*Aim of the exercise*.
Update the records below so that each "white" becomes "gray" and all other text stays the same. Give only the text lines and leave out the pictures.

*Caption-style text data*.
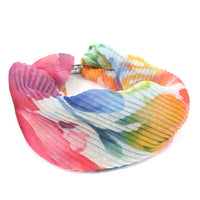 Colorful tie-dye scarf on a white background
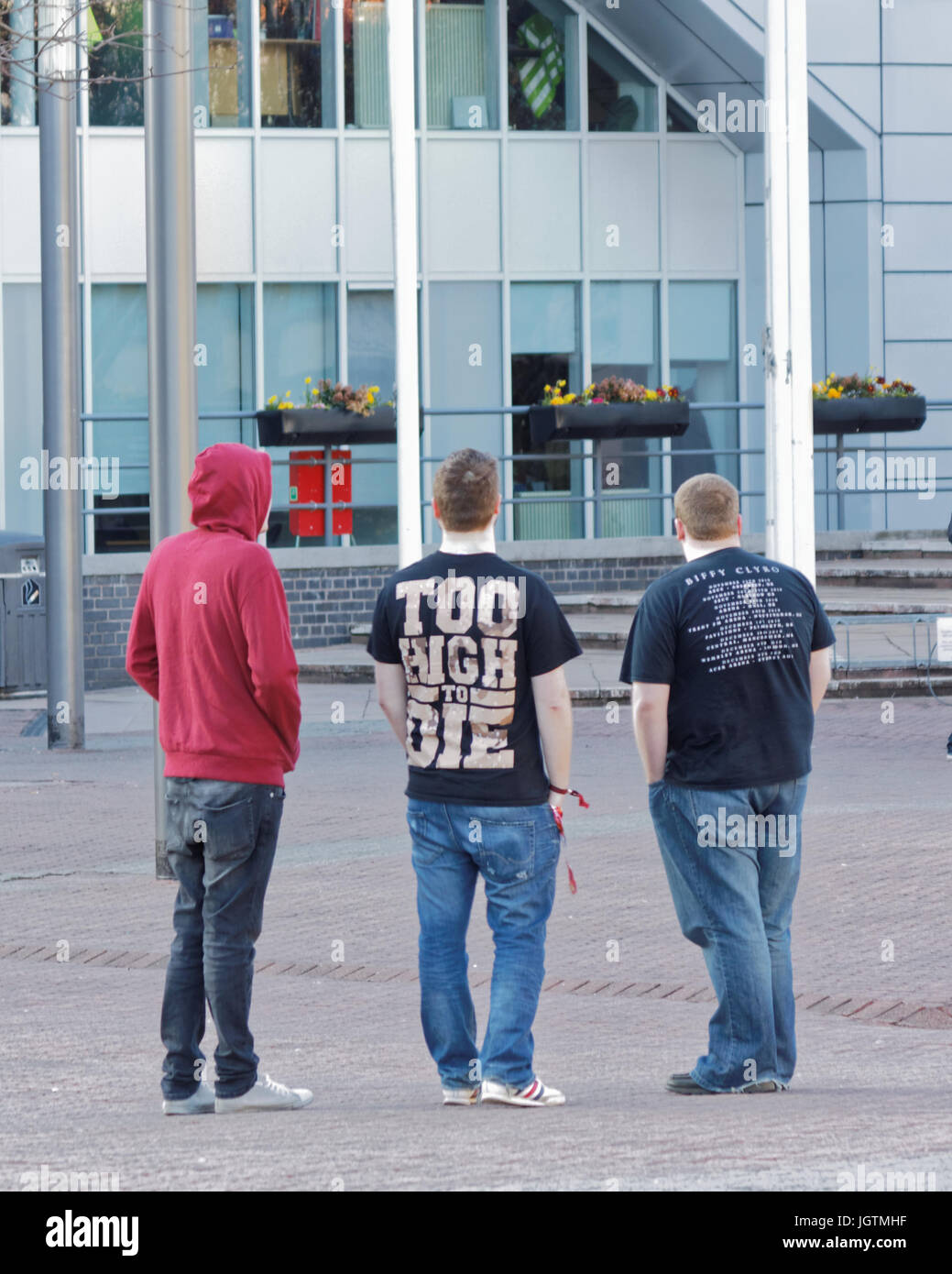 three young guys students teenagers boys viewed from behind in a cityscene setting 'too high to die tee shirt' hoody hoodie Stock Photo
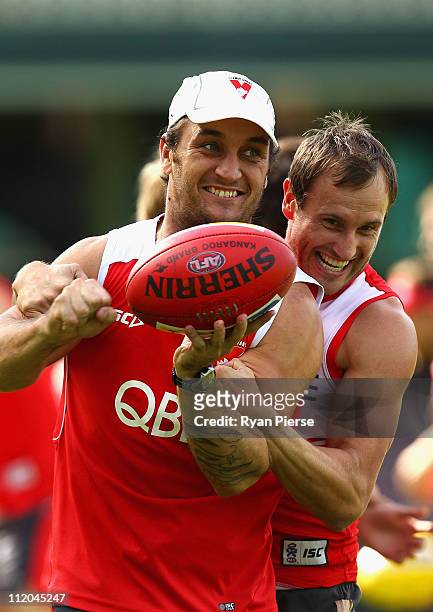 Daniel Bradshaw and Jude Bolton of the Swans train during a Sydney Swans AFL training session at Sydney Cricket Ground on April 12, 2011 in Sydney,...
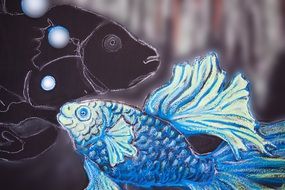 painted fish on the stained glass window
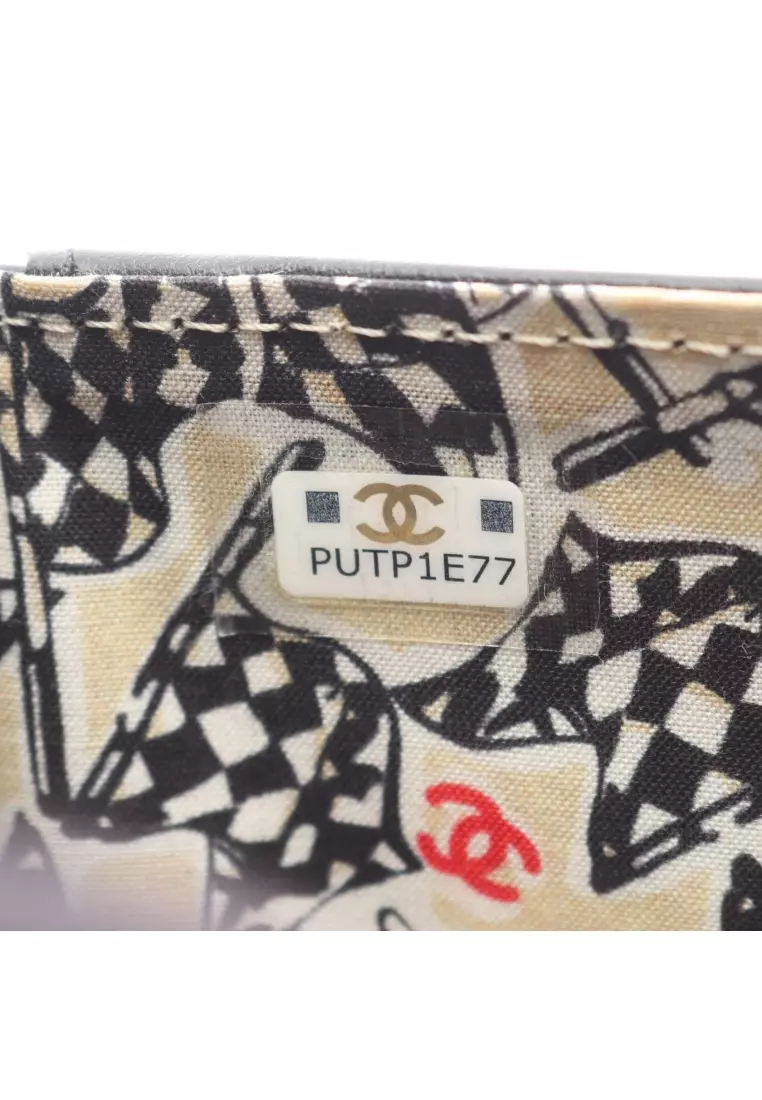 Pre-Loved Chanel matelasse trifold wallet Caviar skin black gold hardware
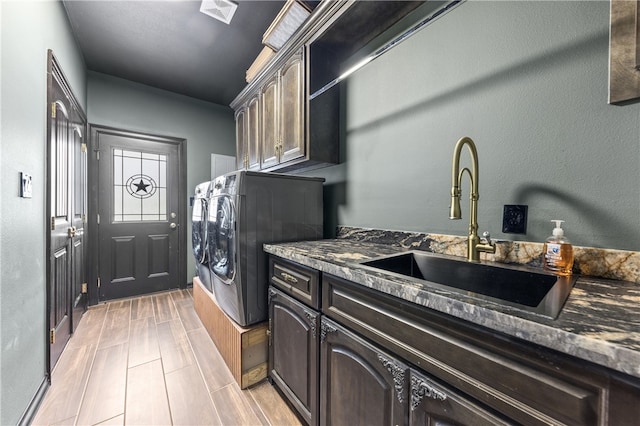 laundry area featuring light hardwood / wood-style floors, washer and clothes dryer, cabinets, and sink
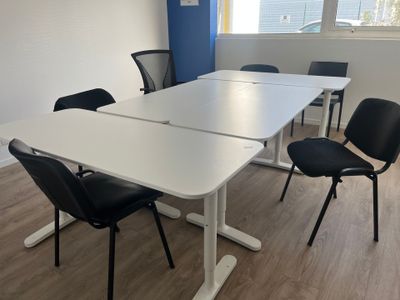 a white table with black chairs and a white table with a black chair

*Exercise response*.
 Colorful tie-dye scarf on a gray background
 three young guys students teenagers boys viewed from behind in a cityscene setting 'too high to die tee shirt' hoody hoodie Stock Photo
 Daniel Bradshaw and Jude Bolton of the Swans train during a Sydney Swans AFL training session at Sydney Cricket Ground on April 12, 2011 in Sydney,...
 painted fish on the stained glass window
 Pre-Loved Chanel matelasse trifold wallet Caviar skin black gold hardware
 laundry area featuring light hardwood / wood-style floors, washer and clothes dryer, cabinets, and sink
 a gray table with black chairs and a gray table with a black chair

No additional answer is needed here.